| TASK TO CARRY OUT |
Write each entry out again verbatim, pictures excluded.

| DATA EXTRACTS |
○ ○ ○ ○ ○

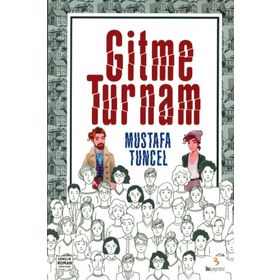 Gitme Turnam - Mustafa Tuncel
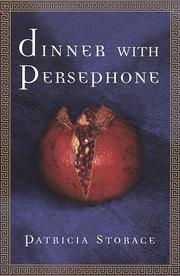 Cover of: Dinner with Persephone by Patricia Storace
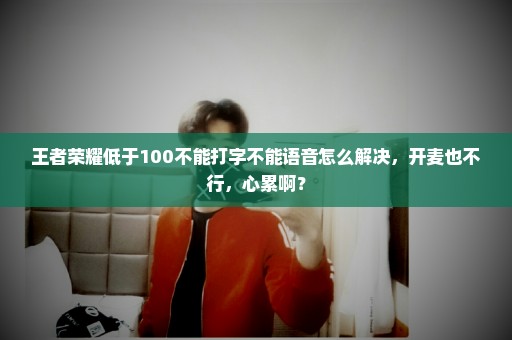 王者荣耀低于100不能打字不能语音怎么解决，开麦也不行，心累啊？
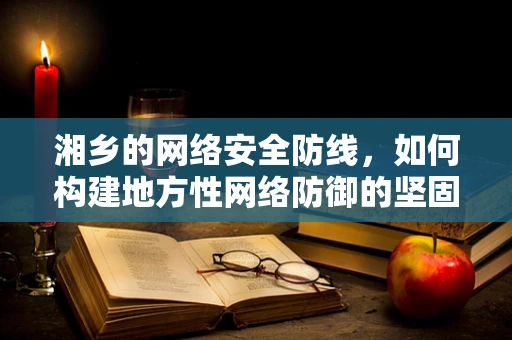 湘乡的网络安全防线，如何构建地方性网络防御的坚固壁垒？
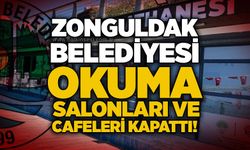 Zonguldak Belediyesi okuma salonları ve cafeleri kapattı!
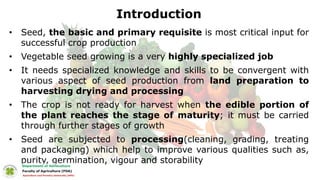 Introduction
• Seed, the basic and primary requisite is most critical input for
successful crop production
• Vegetable seed growing is a very highly specialized job
• It needs specialized knowledge and skills to be convergent with
various aspect of seed production from land preparation to
harvesting drying and processing
• The crop is not ready for harvest when the edible portion of
the plant reaches the stage of maturity; it must be carried
through further stages of growth
• Seed are subjected to processing(cleaning, grading, treating
and packaging) which help to improve various qualities such as,
purity, germination, vigour and storability
 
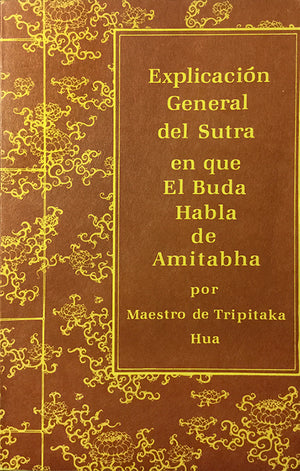 Explicación General del Sutra en que El Buda Habla de Amitabha
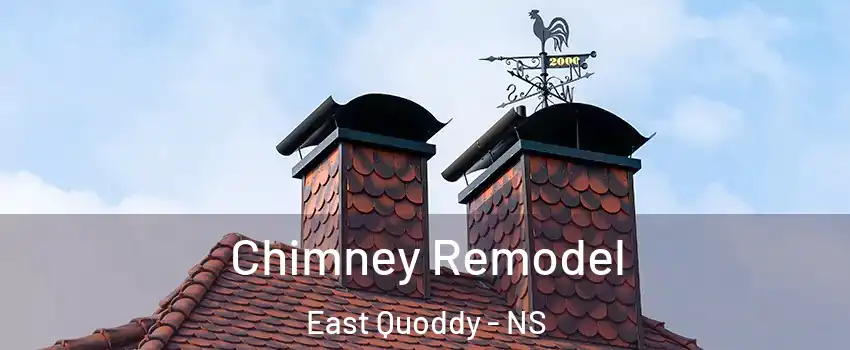  Chimney Remodel East Quoddy - NS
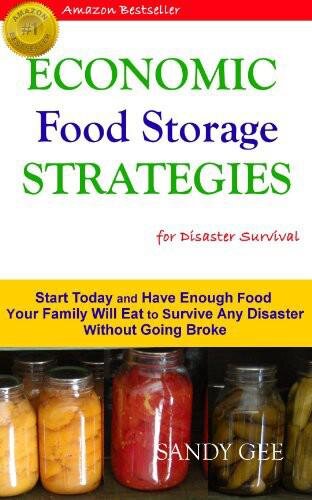 Economic Food Storage Strategies for Disaster Survival: Start Today and Have Enough Food Your Family Will Eat to Survive Any Disaster without Going Broke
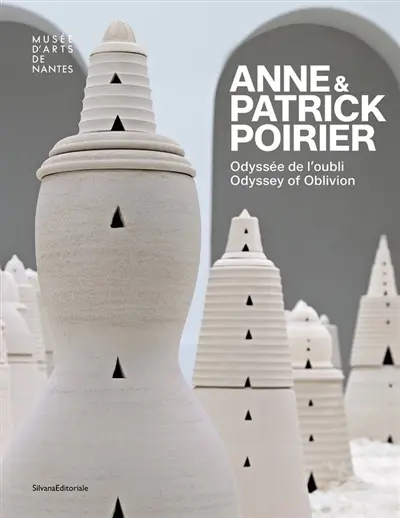 Anne & Patrick Poirier : odyssée de l'oubli. Anne & Patrick Poirier : odyssey of oblivion Anne & Patrick Poirier : odyssée de l'oubli. Anne & Patrick Poirier : odyssey of oblivion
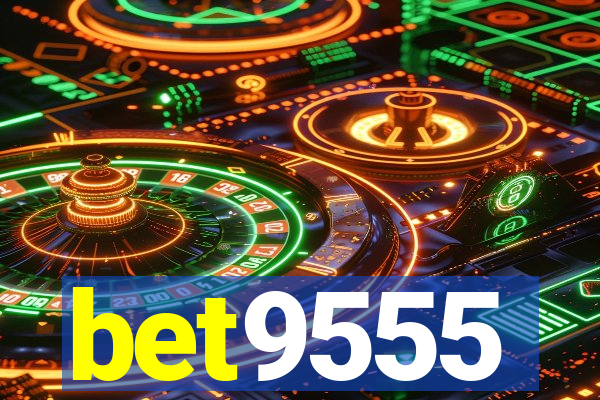 bet9555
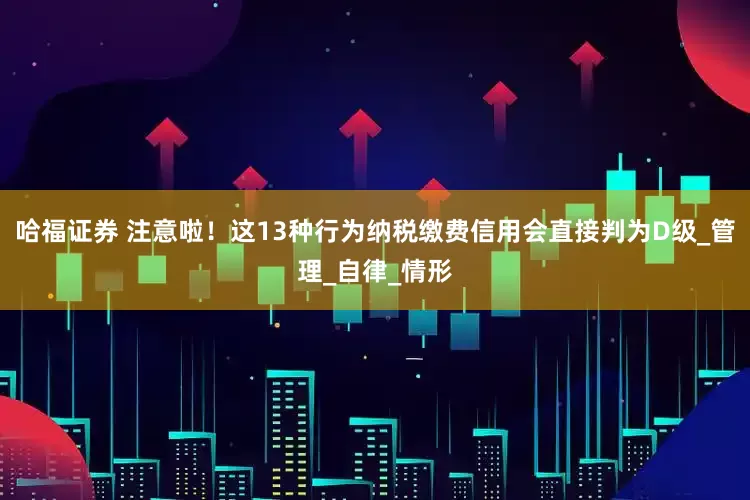 哈福证券 注意啦！这13种行为纳税缴费信用会直接判为D级_管理_自律_情形
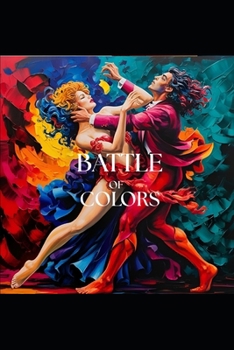 Paperback Battle of Colors: True story Book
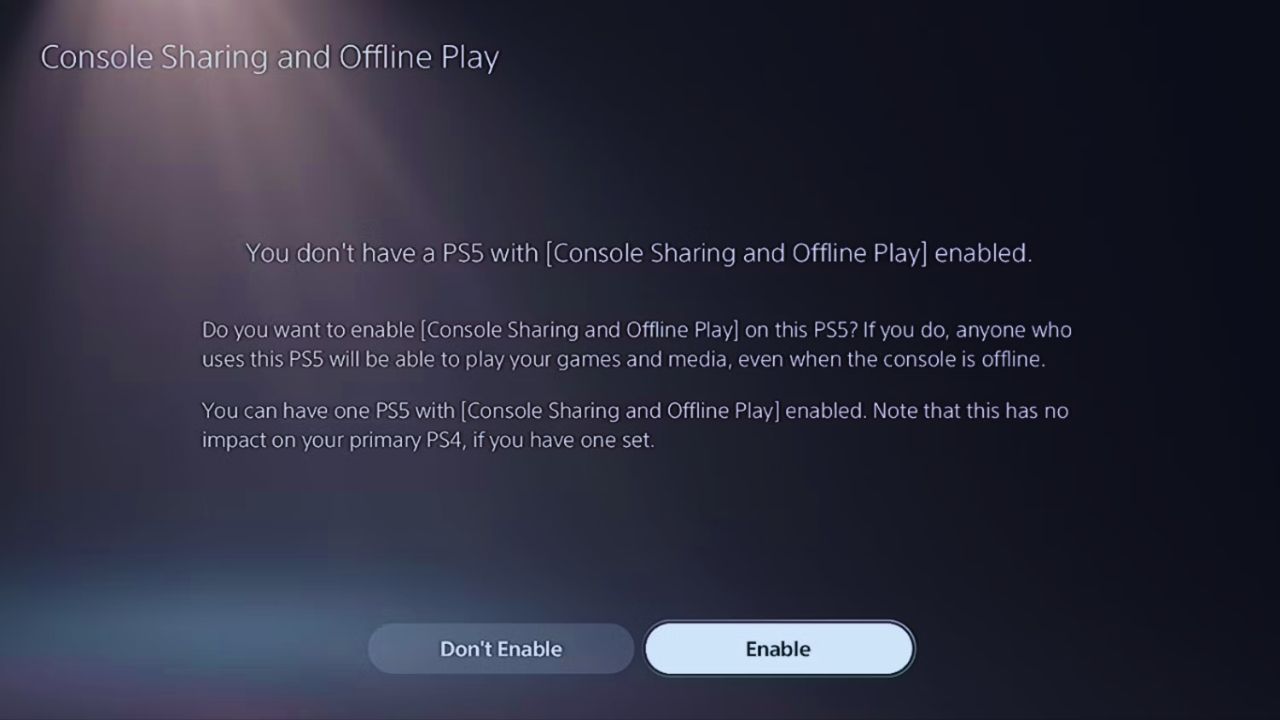 Console Sharing and Offline Play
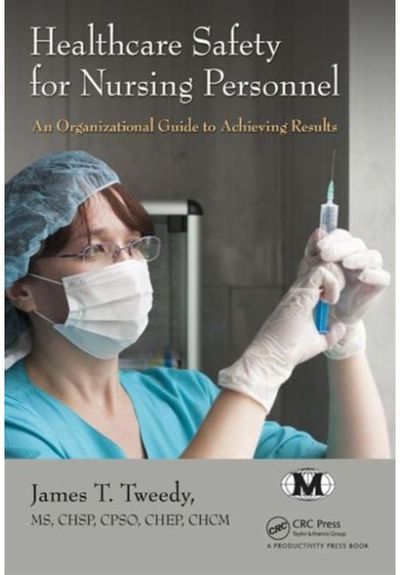 Healthcare Safety for Nursing Personnel: An Organizational Guide to Achieving Results
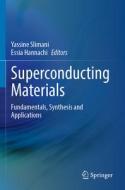 Superconducting Materials: Fundamentals, Synthesis and Applications edito da SPRINGER NATURE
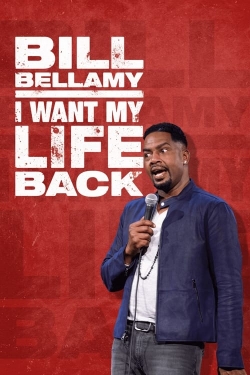 Watch Bill Bellamy: I Want My Life Back movies online free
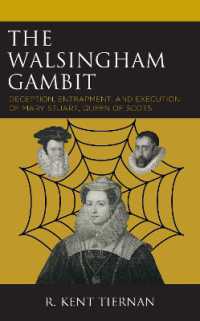 The Walsingham Gambit : Deception, Entrapment, and Execution of Mary Stuart, Queen of Scots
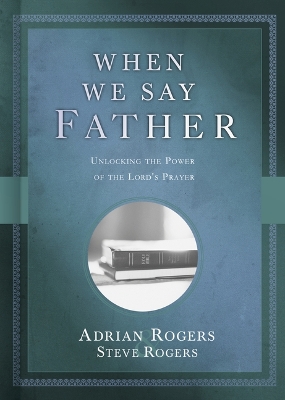 Book cover for When We Say Father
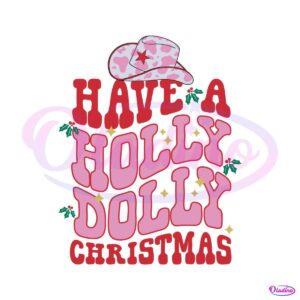 have-a-holly-dolly-christmas-cowboy-hat-svg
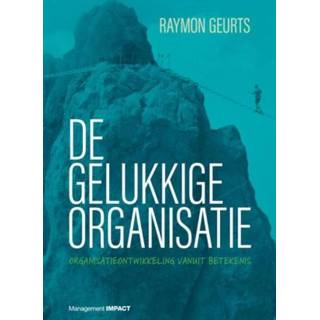 👉 De gelukkige organisatie - Raymon Geurts ebook 9789462763937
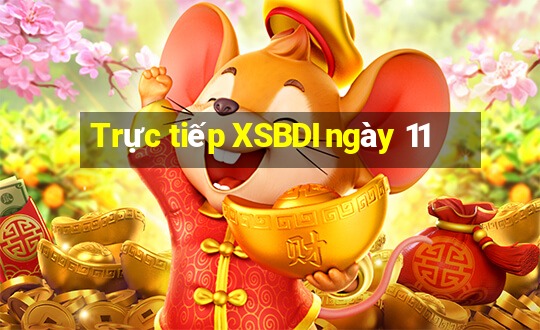 Trực tiếp XSBDI ngày 11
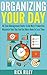 Organizing Your Day: 40 Time Management Hacks To Be More Productive, Maximize Your Day And Get More Done In Less Time (Managing Your Time, Getting Organized, Stop Procrastination Book 2)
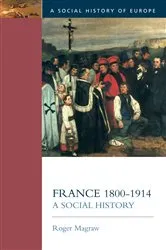 Book cover of France, 1800-1914 by Roger Magraw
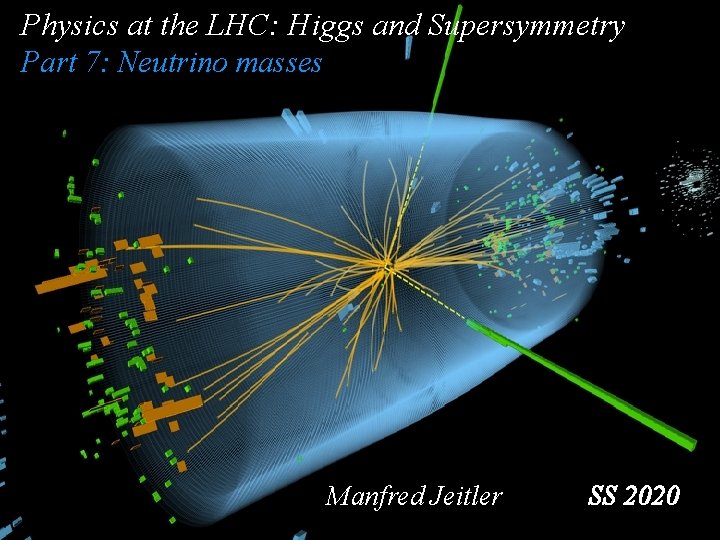 Physics at the LHC: Higgs and Supersymmetry Part 7: Neutrino masses Manfred Jeitler SS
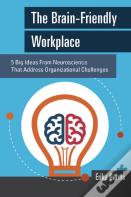 The Brain-Friendly Workplace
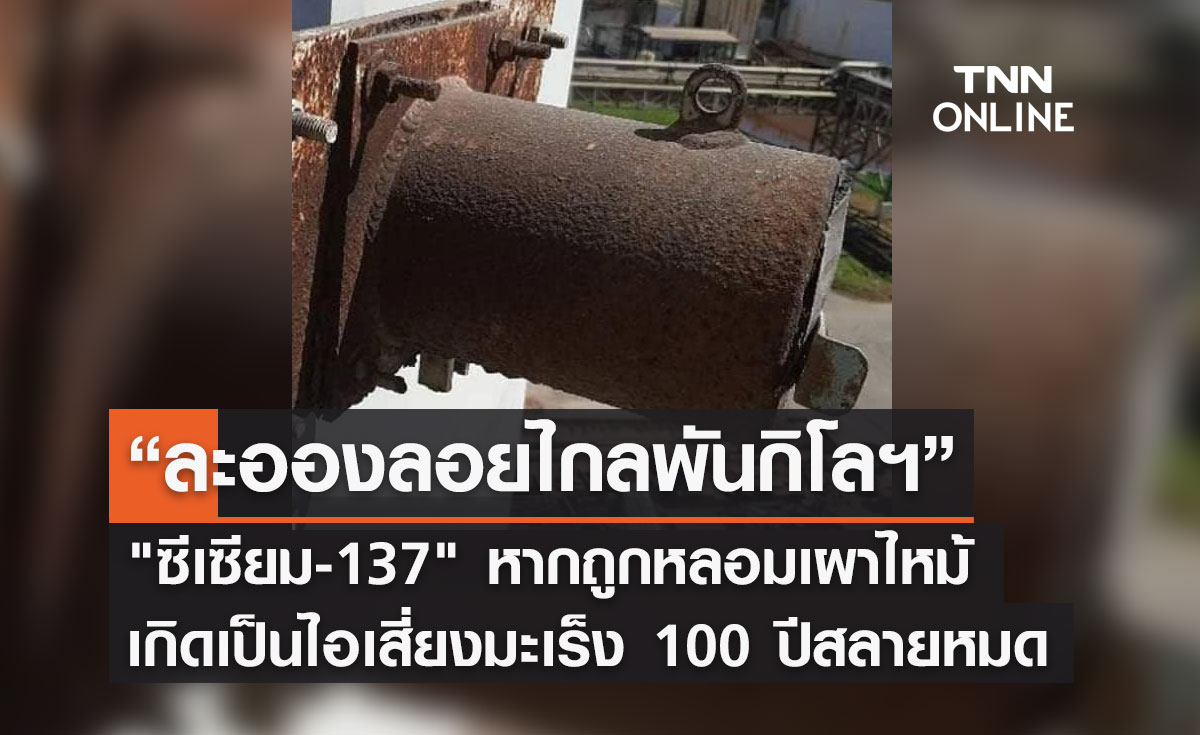 แพทย์เตือน! "ซีเซียม-137" หากถูกหลอมเผาไหม้และกลายเป็นไอ เสี่ยงมะเร็ง 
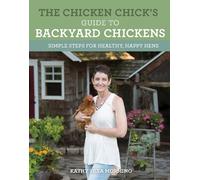 Kathy Shea Mormino The Chicken Chick's Guide to Backyard Chickens (Tascabile)
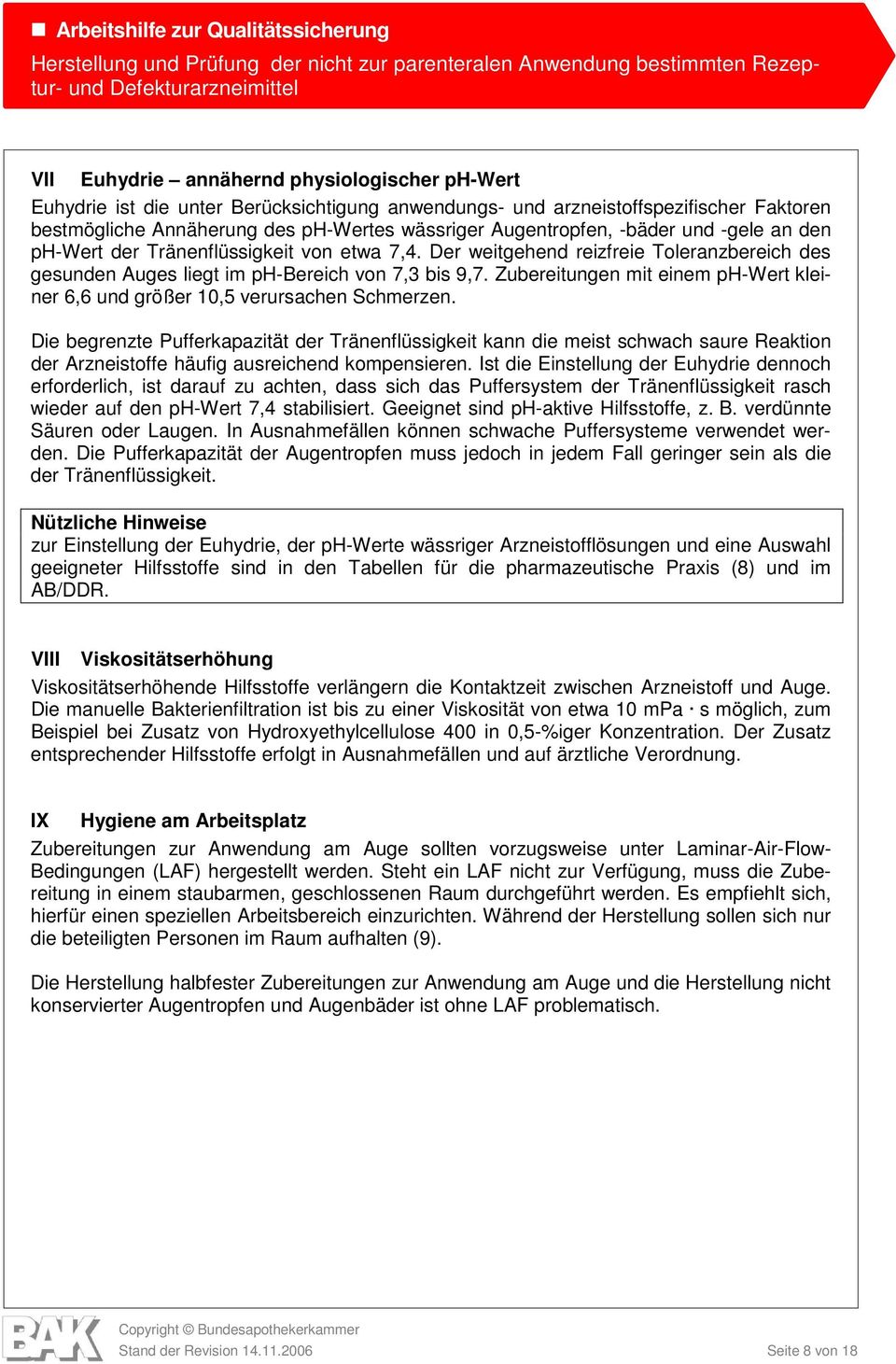 Zubereitungen mit einem ph-wert kleiner 6,6 und größer 10,5 verursachen Schmerzen.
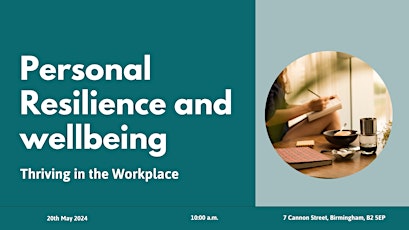 Personal Resilience and wellbeing : Thriving in the Workplace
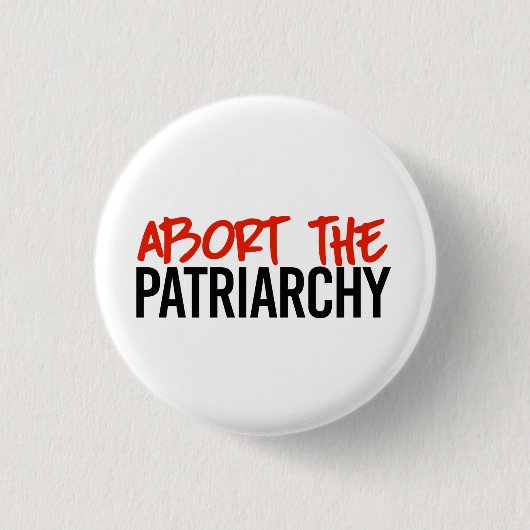 Patriarchat abschaffen button (Vorderseite)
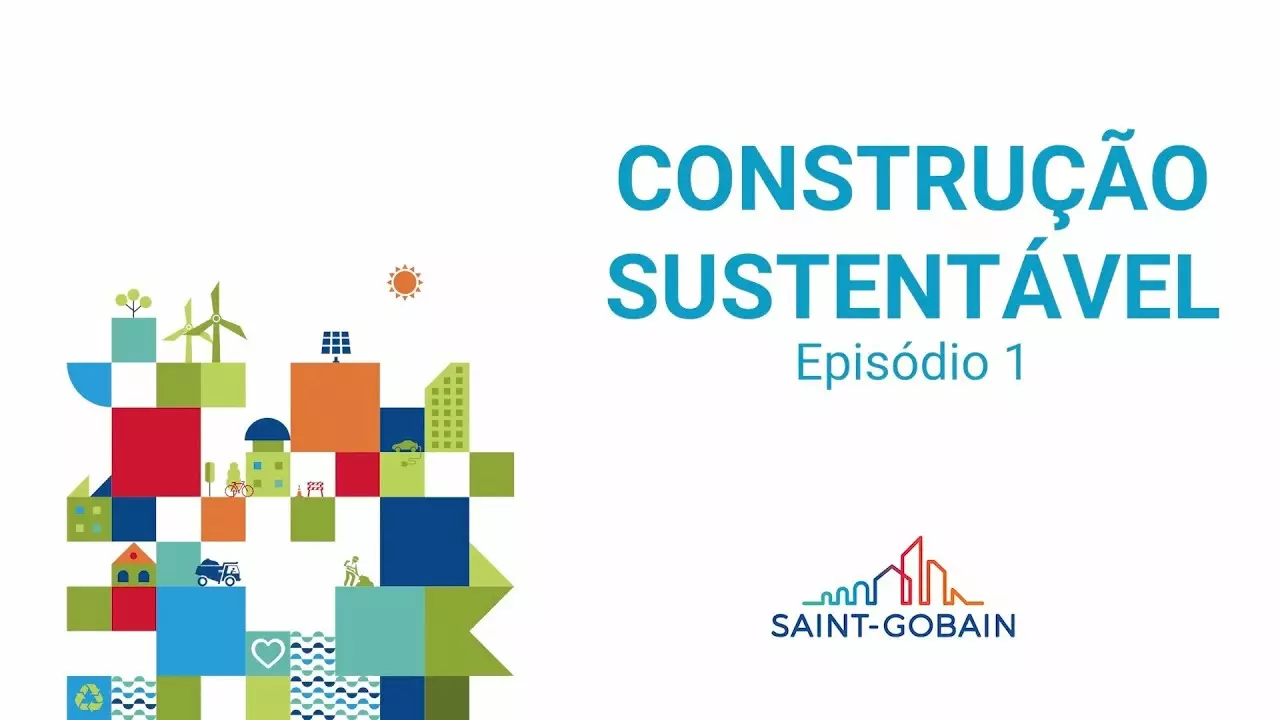 Objetivos Saint-Gobain com contributo para a sustentabilidade | Construção Sustentável thumbnail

○ ○ ○ ○ ○

| ANSWER AREA |
 Gitme Turnam - Mustafa Tuncel
 Cover of: Dinner with Persephone by Patricia Storace
 王者荣耀低于100不能打字不能语音怎么解决，开麦也不行，心累啊？
 湘乡的网络安全防线，如何构建地方性网络防御的坚固壁垒？
 Zonguldak Belediyesi okuma salonları ve cafeleri kapattı!
 Introduction
• Seed, the basic and primary requisite is most critical input for
successful crop production
• Vegetable seed growing is a very highly specialized job
• It needs specialized knowledge and skills to be convergent with
various aspect of seed production from land preparation to
harvesting drying and processing
• The crop is not ready for harvest when the edible portion of
the plant reaches the stage of maturity; it must be carried
through further stages of growth
• Seed are subjected to processing(cleaning, grading, treating
and packaging) which help to improve various qualities such as,
purity, germination, vigour and storability
 
 Explicación General del Sutra en que El Buda Habla de Amitabha
  Chimney Remodel East Quoddy - NS
 Economic Food Storage Strategies for Disaster Survival: Start Today and Have Enough Food Your Family Will Eat to Survive Any Disaster without Going Broke
 Anne & Patrick Poirier : odyssée de l'oubli. Anne & Patrick Poirier : odyssey of oblivion Anne & Patrick Poirier : odyssée de l'oubli. Anne & Patrick Poirier : odyssey of oblivion
 bet9555
 哈福证券 注意啦！这13种行为纳税缴费信用会直接判为D级_管理_自律_情形
 Paperback Battle of Colors: True story Book
 Console Sharing and Offline Play
 Healthcare Safety for Nursing Personnel: An Organizational Guide to Achieving Results
 Superconducting Materials: Fundamentals, Synthesis and Applications edito da SPRINGER NATURE
 Watch Bill Bellamy: I Want My Life Back movies online free
 The Walsingham Gambit : Deception, Entrapment, and Execution of Mary Stuart, Queen of Scots
 Book cover for When We Say Father
 have-a-holly-dolly-christmas-cowboy-hat-svg
 👉 De gelukkige organisatie - Raymon Geurts ebook 9789462763937
 Trực tiếp XSBDI ngày 11
 Organizing Your Day: 40 Time Management Hacks To Be More Productive, Maximize Your Day And Get More Done In Less Time (Managing Your Time, Getting Organized, Stop Procrastination Book 2)
 Book cover of France, 1800-1914 by Roger Magraw
 Physics at the LHC: Higgs and Supersymmetry Part 7: Neutrino masses Manfred Jeitler SS
 The Brain-Friendly Workplace
 แพทย์เตือน! "ซีเซียม-137" หากถูกหลอมเผาไหม้และกลายเป็นไอ เสี่ยงมะเร็ง 
 Kathy Shea Mormino The Chicken Chick's Guide to Backyard Chickens (Tascabile)
 Zubereitungen mit einem ph-wert kleiner 6,6 und größer 10,5 verursachen Schmerzen.
 Personal Resilience and wellbeing : Thriving in the Workplace
 Patriarchat abschaffen button (Vorderseite)
 Objetivos Saint-Gobain com contributo para a sustentabilidade | Construção Sustentável thumbnail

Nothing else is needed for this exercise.